LLM: RAG open source no API di google collab

From OnnoWiki
Jump to navigation Jump to search

Here’s an example of a **Retrieval-Augmented Generation (RAG)** implementation in Python, using Gemini for vector embeddings and a local retrieval system. This setup does not rely on external APIs and can be run on Google Colab. The system uses a local vector store with FAISS for similarity search.

Installation Requirements

Ensure these libraries are installed:

!pip install faiss-cpu transformers torch datasets


RAG Implementation with Gemini and Local Vector Search

Here’s the source code:

import faiss
import numpy as np
from transformers import AutoTokenizer, AutoModel
from typing import List, Tuple
from datasets import load_dataset
# 1. Embedding Function using Gemini (mocked here for simplicity)
class GeminiEmbedder:
    def __init__(self, model_name="sentence-transformers/all-MiniLM-L6-v2"):
        self.tokenizer = AutoTokenizer.from_pretrained(model_name)
        self.model = AutoModel.from_pretrained(model_name) 

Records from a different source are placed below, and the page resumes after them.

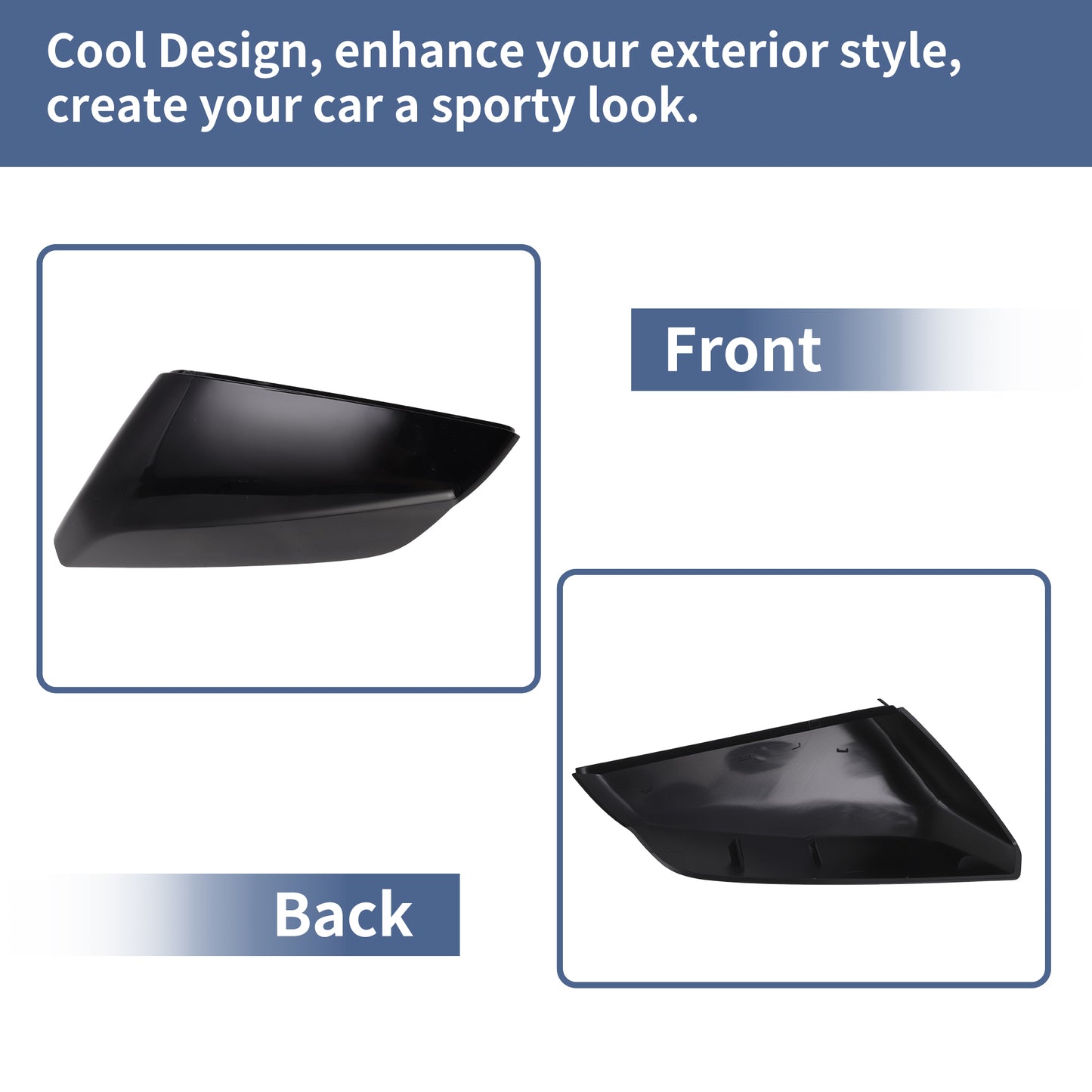 Cool Design, enhance your exterior style, create your car a sporty look.

Front

Back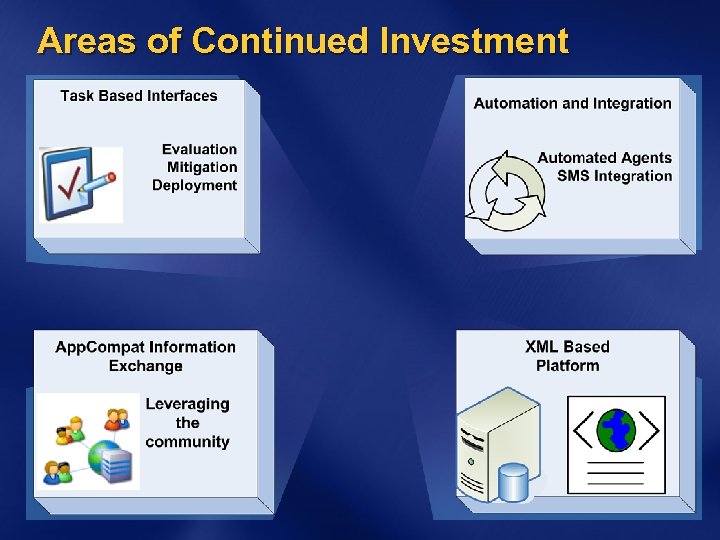 Areas of Continued Investment

Task Based Interfaces

Evaluation
Mitigation
Deployment

Automation and Integration

Automated Agents
SMS Integration

AppCompat Information Exchange

Leveraging the community

XML Based Platform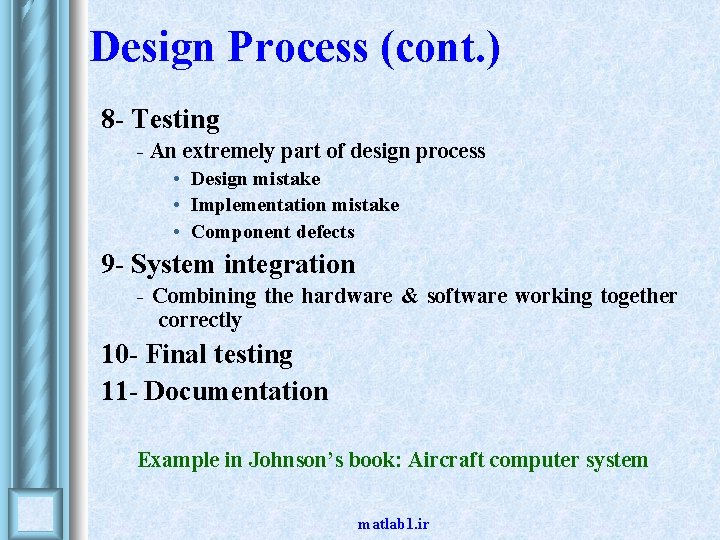 Design Process (cont.)

8- Testing

- An extremely part of design process

• Design mistake
• Implementation mistake
• Component defects

9- System integration

- Combining the hardware & software working together correctly

10- Final testing

11- Documentation

Example in Johnson's book: Aircraft computer system

matlab1.ir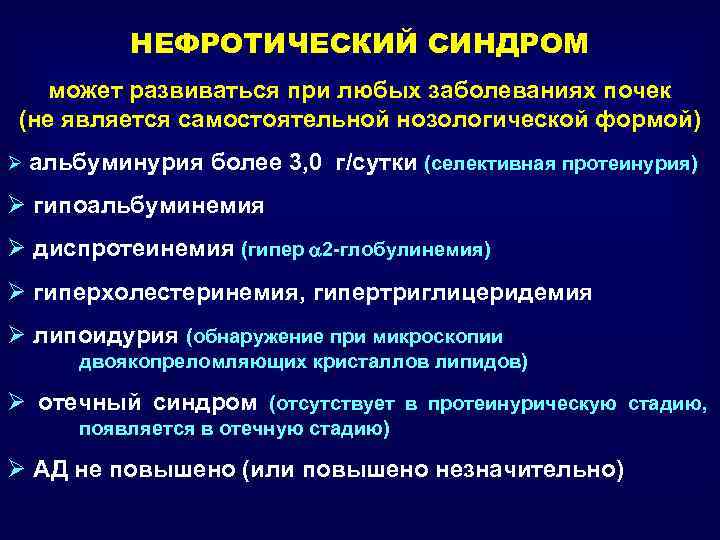 НЕФРОТИЧЕСКИЙ СИНДРОМ

может развиваться при любых заболеваниях почек (не является самостоятельной нозологической формой)

➢ альбуминурия более 3,0 г/сутки (селективная протеинурия)

➢ гипоальбуминемия

➢ диспротеинемия (гипер $\alpha$2-глобулинемия)

➢ гиперхолестеринемия, гипертриглицеридемия

➢ липоидурия (обнаружение при микроскопии двоякопреломляющих кристаллов липидов)

➢ отечный синдром (отсутствует в протеинурическую стадию, появляется в отечную стадию)

➢ АД не повышено (или повышено незначительно)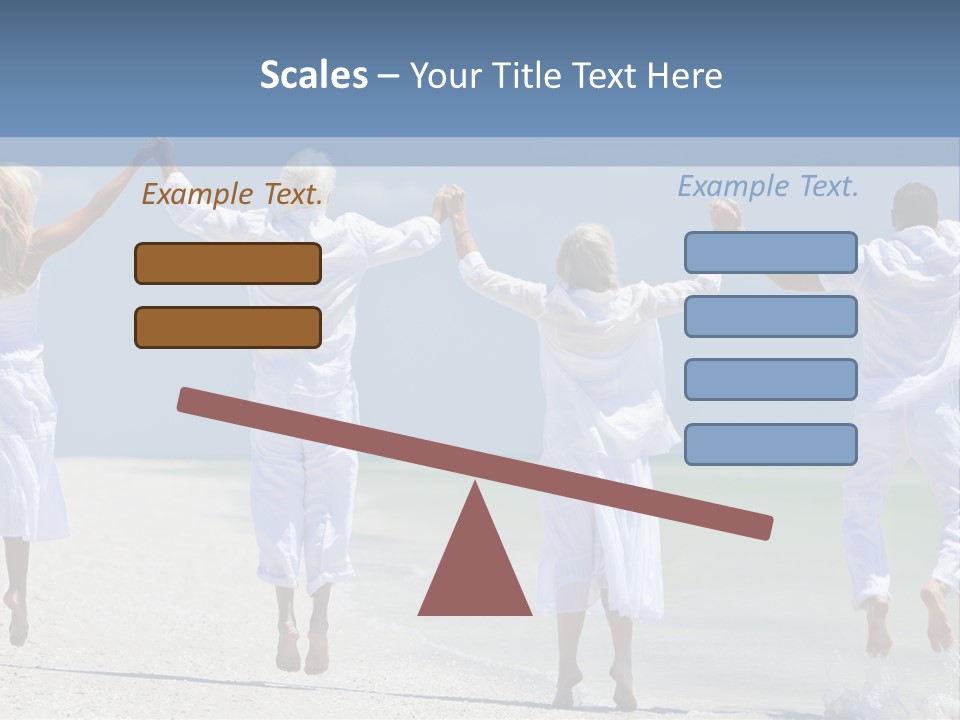 Scales – Your Title Text Here

Example Text.

Example Text.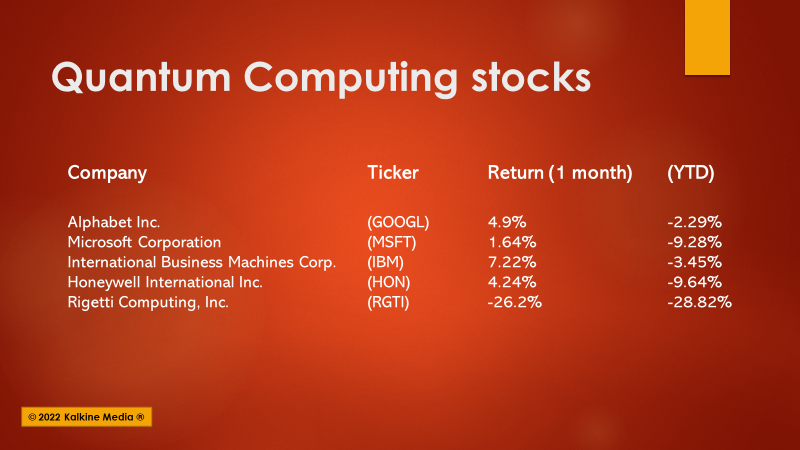 Quantum Computing stocks

| Company | Ticker | Return (1 month) | (YTD) |
|---|---|---|---|
| Alphabet Inc. | (GOOGL) | 4.9% | -2.29% |
| Microsoft Corporation | (MSFT) | 1.64% | -9.28% |
| International Business Machines Corp. | (IBM) | 7.22% | -3.45% |
| Honeywell International Inc. | (HON) | 4.24% | -9.64% |
| Rigetti Computing, Inc. | (RGTI) | -26.2% | -28.82% |

© 2022 Kalkine Media ®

    def embed(self, texts: List[str]) -> np.ndarray:
        inputs = self.tokenizer(texts, padding=True, truncation=True, return_tensors="pt")
        outputs = self.model(**inputs)
        embeddings = outputs.last_hidden_state.mean(dim=1).detach().numpy()
        return embeddings

# 2. Build FAISS Index
class RAGRetriever:
    def __init__(self, dimension: int):
        self.index = faiss.IndexFlatL2(dimension) 

    def add_to_index(self, embeddings: np.ndarray):
        self.index.add(embeddings)

    def search(self, query_embedding: np.ndarray, top_k: int = 5) -> List[int]:
        distances, indices = self.index.search(query_embedding, top_k)
        return indices[0]

# 3. Load Dataset (use a sample dataset like WikiText for local corpus)
def load_corpus() -> Tuple[List[str], np.ndarray]:
    dataset = load_dataset("wikitext", "wikitext-2-raw-v1", split="train")
    texts = dataset["text"][:1000]  # Limit to 1000 samples for simplicity
    texts = [text for text in texts if len(text.strip()) > 10]  # Filter short texts
    return texts

# 4. Main RAG Workflow
def main():
    # Initialize embedder and retriever
    embedder = GeminiEmbedder()
    retriever = RAGRetriever(dimension=384)  # Based on the embedding dimension of MiniLM 

    # Load corpus and build index
    corpus = load_corpus()
    corpus_embeddings = embedder.embed(corpus)
    retriever.add_to_index(corpus_embeddings)

    # Query Example
    query = "What is the capital of France?"
    query_embedding = embedder.embed([query])
    top_indices = retriever.search(query_embedding, top_k=5)

    # Retrieve and generate answers
    print("Query:", query)
    print("Top Results:")
    for idx in top_indices:
        print(f" - {corpus[idx]}")

# Execute the RAG pipeline
if __name__ == "__main__":
    main()

Explanation:

  • GeminiEmbedder Class: Uses a pre-trained Transformer model (`sentence-transformers/all-MiniLM-L6-v2`) to generate embeddings for the corpus and queries.
  • FAISS Index: Stores the embeddings locally for efficient similarity search without relying on APIs.
  • Dataset: Uses the `wikitext` dataset as a sample corpus. You can replace this with any custom dataset.
  • RAG Workflow: Embeds the corpus, builds the index, and retrieves relevant documents based on query embeddings.

Running on Google Colab

  1. Save the script in a `.py` file or run it directly in Colab cells.
  2. Ensure required libraries are installed using the `pip install` command.
  3. Modify the dataset or embedding model as needed.